June 8 (Bloomberg) -- Even as rivals Mercedes-Benz and Bayerische Motoren Werke AG spent more than a decade expanding production overseas, Audi has clung steadfastly to its flagship factories in Germany. That’s about to change.
The Volkswagen AG unit is planning to add new plants at an unprecedented pace to chase luxury auto leader BMW. Until three years ago Audi produced 75 percent of its vehicles in the German cities of Ingolstadt and Neckarsulm, focusing largely on increasing quality and expanding its model lineup.
By 2017, the share of the German plants is projected to fall to 45 percent as annual production doubles to 1.9 million vehicles, much of it at new plants in China and Mexico and an expanded facility in Hungary.
“We’ve reached the limits of our capacity,” Frank Dreves, Audi’s production chief, said during a four-hour tour of the Ingolstadt factory, where he likes to pop in unannounced to chat with line workers. “We need to expand.”
The plan will test Audi’s ability to integrate new personnel and suppliers while maintaining standards. After largely closing the gap with BMW in terms of quality and reputation, a slipup could endanger its target of boosting sales 54 percent to 2 million vehicles by 2020.
“Audi doesn’t have any more low-hanging fruit,” said Christoph Stuermer, an analyst with IHS Automotive in Frankfurt. “The complexity of the production system is increasing quite a lot. They need to keep that under control. Their growth path is at stake.”
Audi plays a key role in Volkswagen’s goal of overtaking General Motors Co. as the world’s largest automaker because its margins generate cash to fuel investment. The unit accounted for 44 percent of VW’s first-quarter operating profit even though it delivered just 15 percent of the group’s vehicles.

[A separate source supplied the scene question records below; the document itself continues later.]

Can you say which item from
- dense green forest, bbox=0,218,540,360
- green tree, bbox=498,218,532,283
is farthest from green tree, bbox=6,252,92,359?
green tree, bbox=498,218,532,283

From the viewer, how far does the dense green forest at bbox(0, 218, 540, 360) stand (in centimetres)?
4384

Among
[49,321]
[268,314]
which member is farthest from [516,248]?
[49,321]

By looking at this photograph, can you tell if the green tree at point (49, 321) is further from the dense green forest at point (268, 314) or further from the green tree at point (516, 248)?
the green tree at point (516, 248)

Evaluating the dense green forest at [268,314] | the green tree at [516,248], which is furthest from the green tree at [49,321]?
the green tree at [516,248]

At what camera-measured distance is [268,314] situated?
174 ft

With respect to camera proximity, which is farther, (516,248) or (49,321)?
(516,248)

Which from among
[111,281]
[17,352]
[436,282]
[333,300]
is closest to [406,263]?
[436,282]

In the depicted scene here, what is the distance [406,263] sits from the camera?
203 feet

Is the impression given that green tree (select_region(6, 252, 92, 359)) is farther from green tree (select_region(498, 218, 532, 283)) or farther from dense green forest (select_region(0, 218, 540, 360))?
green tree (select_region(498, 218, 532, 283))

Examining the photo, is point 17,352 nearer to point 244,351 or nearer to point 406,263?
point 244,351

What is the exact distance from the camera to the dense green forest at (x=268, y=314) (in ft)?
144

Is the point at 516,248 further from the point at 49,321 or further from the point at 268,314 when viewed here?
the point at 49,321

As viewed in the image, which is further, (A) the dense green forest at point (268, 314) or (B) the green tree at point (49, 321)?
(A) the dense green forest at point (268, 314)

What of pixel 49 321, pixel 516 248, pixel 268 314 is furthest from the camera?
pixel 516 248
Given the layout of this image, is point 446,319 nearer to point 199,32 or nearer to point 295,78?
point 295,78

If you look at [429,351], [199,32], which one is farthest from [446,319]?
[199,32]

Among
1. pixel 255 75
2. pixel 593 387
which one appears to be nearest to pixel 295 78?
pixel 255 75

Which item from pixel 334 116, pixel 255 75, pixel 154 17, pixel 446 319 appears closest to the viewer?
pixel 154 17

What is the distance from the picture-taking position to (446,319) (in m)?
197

The brand received special attention in a management reorganization unveiled last week. Wolfgang Duerheimer, head of the ultra-luxury Bentley nameplate and a former Porsche engineer, will transfer to Audi to oversee development. Luca de Meo, until now VW’s marketing chief, was appointed to lead sales. IHS’s Stuermer described the two executives as “stars.”
Audi has grown over the past few years by adding new models such as the A1 subcompact, the A7 four-door luxury coupe and the Q5 sport-utility vehicle to compete with BMW and Mercedes. That growth was supported by using spare capacity at a former VW facility in Belgium and a factory owned by Spanish unit SEAT.
While Audi’s lineup is now competitive with rivals, BMW and Daimler AG's Mercedes long ago added factories in South Africa, the U.S. and China, giving them a bigger global footprint.
A 900 million-euro expansion of Audi’s plant in Gyor, Hungary, will boost capacity to 125,000 cars from 2013, triple last year’s output. Next year will also mark the start of production of a variant of the A3 compact at a new factory in Foshan, China, part of VW’s joint venture with China FAW Group Corp. The plant, Audi’s second in China, will boost Audi’s annual capacity there by 40 percent to 700,000 vehicles.
Audi’s most ambitious project is an all-new facility in Mexico to produce about 150,000 Q5 SUVs a year. The project, due to start production in 2016, underscores Audi’s bid to catch up in the U.S., where sales are about half the level of BMW and Mercedes.
“The risk potential of a green-field factory is bigger because it’s all in your hands,” said Stefan Bratzel, director of the Center of Automotive Management at the University of Applied Sciences in Bergisch Gladbach, Germany. “Audi’s shifting from the hunter phase and has to consolidate what they have without losing sight of growth.”
Audi reckons it can handle the task. In a virtual reality “cave” in Ingolstadt, engineers simulate the entire assembly of a new model months before production starts in order to fine tune the process.
For the next-generation A3, which starts deliveries this summer, Audi identified a welding point that could have collided with a bracket used for mounting the front end. The discovery resulted in a redesign before production started, saving costs and improving quality. Such tools will help Audi as it expands, said Dreves.
“The biggest challenge is to handle the growing complexity that our customers demand while increasing volumes and maintaining quality,” said Dreves.
He doesn’t ignore details in his bid to improve Audi’s operations. To reduce time spent cleaning up scuff marks from transport carts, Dreves ordered white wheels. And to avoid smears from fingers and shoes, doors were covered with metal sheets.
“We train our workers to think of every car they assemble as their own,” said Dreves. “There’s nothing more important than quality. Short term success is nice, but I’d rather be part of a long-term success.”